---
summary: "Every ScaiMind endpoint \u2014 jobs, monitoring, cluster, nodes, queue,\
  \ evaluations, data."
title: API reference
path: reference/api
status: published
---

All endpoints are mounted at `/v1/modules/scaimind/` and authenticate with the standard ScaiGrid bearer token. Responses use ScaiGrid's standard envelope (`{ "data": ... }` for success). Bodies and responses are translations of MindCoordinator's protobuf messages — fields not listed here may appear in responses as the coordinator evolves.

## Jobs

### `GET /jobs`

List jobs in the caller's tenant. Side effect: best-effort sync of returned jobs into the local cache (`mod_scaimind_jobs`).

```bash
curl "$SCAIGRID_HOST/v1/modules/scaimind/jobs" \
  -H "Authorization: Bearer $SCAIGRID_API_KEY"
```

Query parameters:

| Parameter | Notes |
|---|---|
| `status` | Repeatable. One of `PENDING`, `QUEUED`, `SCHEDULING`, `PREPARING`, `TRAINING`, `CHECKPOINTING`, `PAUSED`, `EVALUATING`, `EXPORTING`, `COMPLETED`, `FAILED`, `CANCELLED`, `PREEMPTED`. |
| `page_size` | 1-100, default 20. |
| `page_token` | Opaque, from previous response's `next_page_token`. |
| `order_by` | Coordinator-defined ordering string. |

Response:

```json
{
  "data": {
    "jobs": [ { "job_id": "...", "name": "...", "status": "TRAINING", "...": "..." } ],
    "next_page_token": "...",
    "total_count": 12
  }
}
```

### `POST /jobs`

Submit a new training job. Requires `scaimind:manage`. Status code `201`.

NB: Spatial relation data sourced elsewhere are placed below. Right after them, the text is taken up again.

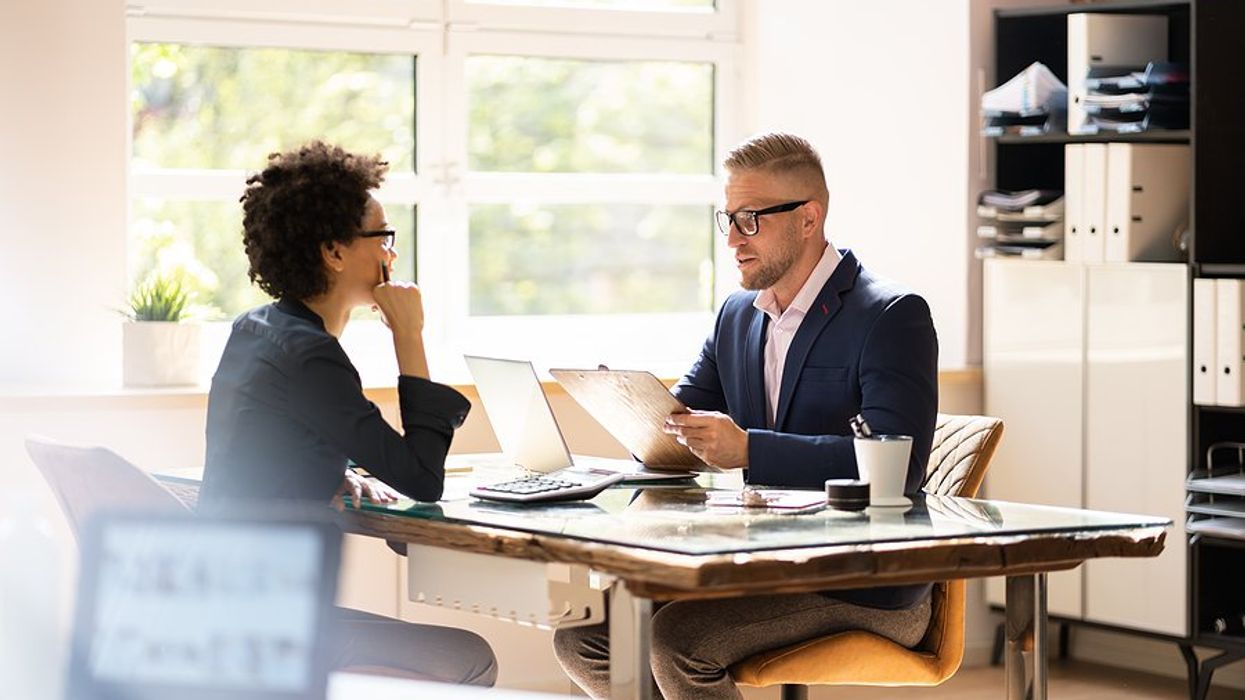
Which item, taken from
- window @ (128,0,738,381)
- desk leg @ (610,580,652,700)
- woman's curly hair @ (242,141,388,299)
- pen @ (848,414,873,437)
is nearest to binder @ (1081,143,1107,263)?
window @ (128,0,738,381)

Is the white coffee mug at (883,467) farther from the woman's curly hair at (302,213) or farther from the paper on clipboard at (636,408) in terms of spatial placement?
the woman's curly hair at (302,213)

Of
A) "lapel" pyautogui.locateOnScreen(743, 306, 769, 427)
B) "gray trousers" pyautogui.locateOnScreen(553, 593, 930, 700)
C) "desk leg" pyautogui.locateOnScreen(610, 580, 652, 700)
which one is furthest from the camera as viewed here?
"lapel" pyautogui.locateOnScreen(743, 306, 769, 427)

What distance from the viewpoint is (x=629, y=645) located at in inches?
97.4

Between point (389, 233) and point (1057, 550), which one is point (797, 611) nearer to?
point (1057, 550)

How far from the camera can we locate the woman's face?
9.50 ft

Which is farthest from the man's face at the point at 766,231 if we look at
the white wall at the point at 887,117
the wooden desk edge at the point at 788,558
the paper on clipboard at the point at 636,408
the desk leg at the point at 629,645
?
the white wall at the point at 887,117

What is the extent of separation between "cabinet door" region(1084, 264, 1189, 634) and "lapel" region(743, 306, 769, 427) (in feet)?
4.90

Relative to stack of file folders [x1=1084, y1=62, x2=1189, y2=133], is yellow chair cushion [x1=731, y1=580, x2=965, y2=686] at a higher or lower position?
lower

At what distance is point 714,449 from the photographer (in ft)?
9.80

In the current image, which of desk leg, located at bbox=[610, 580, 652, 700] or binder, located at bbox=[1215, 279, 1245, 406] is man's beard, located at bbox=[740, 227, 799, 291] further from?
binder, located at bbox=[1215, 279, 1245, 406]

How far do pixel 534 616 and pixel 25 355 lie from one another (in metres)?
2.30

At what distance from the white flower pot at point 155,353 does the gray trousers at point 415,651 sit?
5.09 feet

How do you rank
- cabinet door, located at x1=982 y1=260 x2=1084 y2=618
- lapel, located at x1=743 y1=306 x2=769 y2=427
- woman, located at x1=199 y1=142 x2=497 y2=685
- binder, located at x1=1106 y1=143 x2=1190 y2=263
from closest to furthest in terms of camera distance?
woman, located at x1=199 y1=142 x2=497 y2=685 < lapel, located at x1=743 y1=306 x2=769 y2=427 < binder, located at x1=1106 y1=143 x2=1190 y2=263 < cabinet door, located at x1=982 y1=260 x2=1084 y2=618

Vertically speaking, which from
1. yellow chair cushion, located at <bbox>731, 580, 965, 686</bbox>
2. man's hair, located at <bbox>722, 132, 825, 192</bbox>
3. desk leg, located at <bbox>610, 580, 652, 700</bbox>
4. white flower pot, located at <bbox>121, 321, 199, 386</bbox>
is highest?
man's hair, located at <bbox>722, 132, 825, 192</bbox>
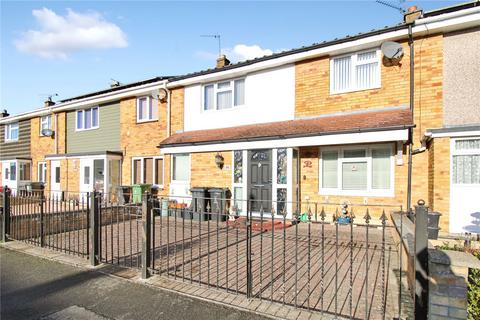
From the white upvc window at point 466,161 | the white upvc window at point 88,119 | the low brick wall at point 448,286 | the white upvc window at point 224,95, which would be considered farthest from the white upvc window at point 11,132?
the low brick wall at point 448,286

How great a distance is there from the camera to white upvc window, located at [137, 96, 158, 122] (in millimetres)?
13727

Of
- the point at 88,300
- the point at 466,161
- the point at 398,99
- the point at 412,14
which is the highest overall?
the point at 412,14

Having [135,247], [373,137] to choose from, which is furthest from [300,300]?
[373,137]

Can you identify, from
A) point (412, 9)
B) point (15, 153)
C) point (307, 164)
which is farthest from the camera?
point (15, 153)

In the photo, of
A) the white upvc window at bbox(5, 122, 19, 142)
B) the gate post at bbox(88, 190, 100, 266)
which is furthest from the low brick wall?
the white upvc window at bbox(5, 122, 19, 142)

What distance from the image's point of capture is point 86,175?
1524cm

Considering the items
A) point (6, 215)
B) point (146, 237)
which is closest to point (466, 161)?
point (146, 237)

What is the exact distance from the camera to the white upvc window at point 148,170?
1338 cm

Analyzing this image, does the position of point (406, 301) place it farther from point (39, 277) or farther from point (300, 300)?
point (39, 277)

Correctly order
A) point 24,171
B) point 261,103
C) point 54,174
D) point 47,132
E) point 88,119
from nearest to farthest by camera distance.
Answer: point 261,103
point 88,119
point 54,174
point 47,132
point 24,171

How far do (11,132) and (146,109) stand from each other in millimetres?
14751

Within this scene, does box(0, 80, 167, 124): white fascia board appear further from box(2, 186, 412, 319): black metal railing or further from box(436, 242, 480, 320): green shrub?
box(436, 242, 480, 320): green shrub

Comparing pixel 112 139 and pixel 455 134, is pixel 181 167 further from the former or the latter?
pixel 455 134

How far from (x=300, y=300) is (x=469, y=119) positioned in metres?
6.68
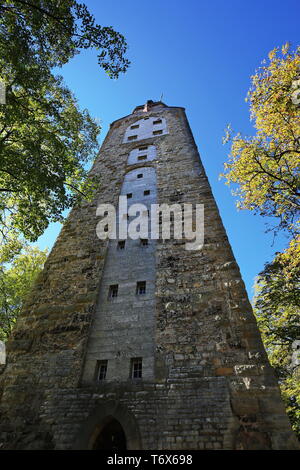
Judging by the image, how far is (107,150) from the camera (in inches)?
613

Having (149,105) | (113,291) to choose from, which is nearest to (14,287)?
(113,291)

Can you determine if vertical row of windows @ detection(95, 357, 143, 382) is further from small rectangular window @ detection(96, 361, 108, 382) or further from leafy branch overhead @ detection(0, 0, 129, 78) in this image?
leafy branch overhead @ detection(0, 0, 129, 78)

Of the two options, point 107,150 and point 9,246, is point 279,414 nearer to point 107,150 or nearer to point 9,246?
point 9,246

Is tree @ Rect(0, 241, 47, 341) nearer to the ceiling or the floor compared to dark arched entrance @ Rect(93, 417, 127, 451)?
nearer to the ceiling

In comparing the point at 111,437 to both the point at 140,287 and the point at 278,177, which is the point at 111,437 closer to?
the point at 140,287

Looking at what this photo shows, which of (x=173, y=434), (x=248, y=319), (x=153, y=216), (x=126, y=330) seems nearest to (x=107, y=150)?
(x=153, y=216)

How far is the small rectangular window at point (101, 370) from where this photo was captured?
6703 mm

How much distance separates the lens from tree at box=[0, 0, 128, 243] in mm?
7809

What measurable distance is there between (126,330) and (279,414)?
148 inches

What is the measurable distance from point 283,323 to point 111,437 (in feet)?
27.2

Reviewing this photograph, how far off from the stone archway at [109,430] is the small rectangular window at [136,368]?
73 centimetres

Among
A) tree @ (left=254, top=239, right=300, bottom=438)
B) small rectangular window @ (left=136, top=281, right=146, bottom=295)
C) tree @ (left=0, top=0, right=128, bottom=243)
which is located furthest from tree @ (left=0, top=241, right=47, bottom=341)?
tree @ (left=254, top=239, right=300, bottom=438)

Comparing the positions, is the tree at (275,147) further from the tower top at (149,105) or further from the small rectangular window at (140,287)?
the tower top at (149,105)

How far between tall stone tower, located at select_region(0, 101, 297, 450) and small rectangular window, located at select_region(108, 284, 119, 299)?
31 mm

Body fields (see [Training jobs](../concepts/training-jobs) for the full schema):

| Field | Required | Notes |
|---|---|---|
| `name` | yes | Human-readable label. |
| `training_config` | yes | See `TrainingConfigSchema`. |
| `data_config` | yes | See `DataConfigSchema`. |
| `resource_config` | yes | See `ResourceConfigSchema`. |
| `output_config` | no | See `OutputConfigSchema`. |
| `scheduling_config` | no | See `SchedulingConfigSchema`. |
| `labels` | no | Free-form `dict[str,str]`. |

Token exchange: this endpoint mints downstream ScaiDrive and ScaiAtlas tokens and forwards them as gRPC metadata so the coordinator can fetch datasets and model artefacts.

Response: `SubmitJobResponse` — `{ "job_id", "status", "message", "estimated_wait_seconds" }`.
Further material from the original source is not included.